Findings on physical examination that classically correlate with signs of elevated ICP include mydriasis, motor posturing, and decreased levels of consciousness. Many neurosurgeons advocate for early ICP management in patients with these symptoms. However, none of these classically described physical examination findings are, in themselves, sensitive or specific enough to predict elevated ICP adequately.

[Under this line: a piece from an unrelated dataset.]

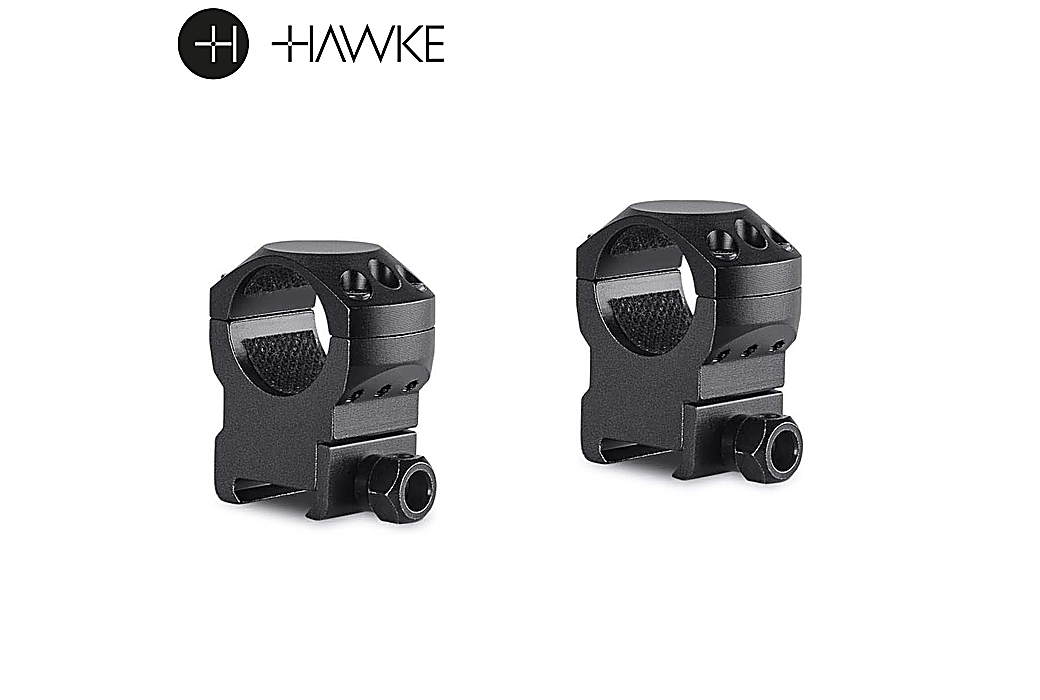 Hawke Tactical Aluminium Ring Mounts 1" 2PC Weaver High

Lundberg (but also others) felt that ICP of 10 mmHg was normal, slightly elevated if sustained above 15 mmHg, moderately elevated at 25 mmHg, and severely elevated above 40 mmHg. Moreover, the cutoff value of increased ICP is not established and may vary significantly in different patient groups. Most clinical trials have looked at ICP > 25 mmHg without much attention to wave morphology. Lundberg’s plateau waves are rarely mentioned in clinical trials evaluating treatment of increased ICP. It remains a bedside clinical observation with the opportunity in some centers to analyze it further [15]. Recommendations for ICP monitoring are in flux, largely as a result of failure to find a change in patient outcome after aggressive treatment with standard medical and surgical measures.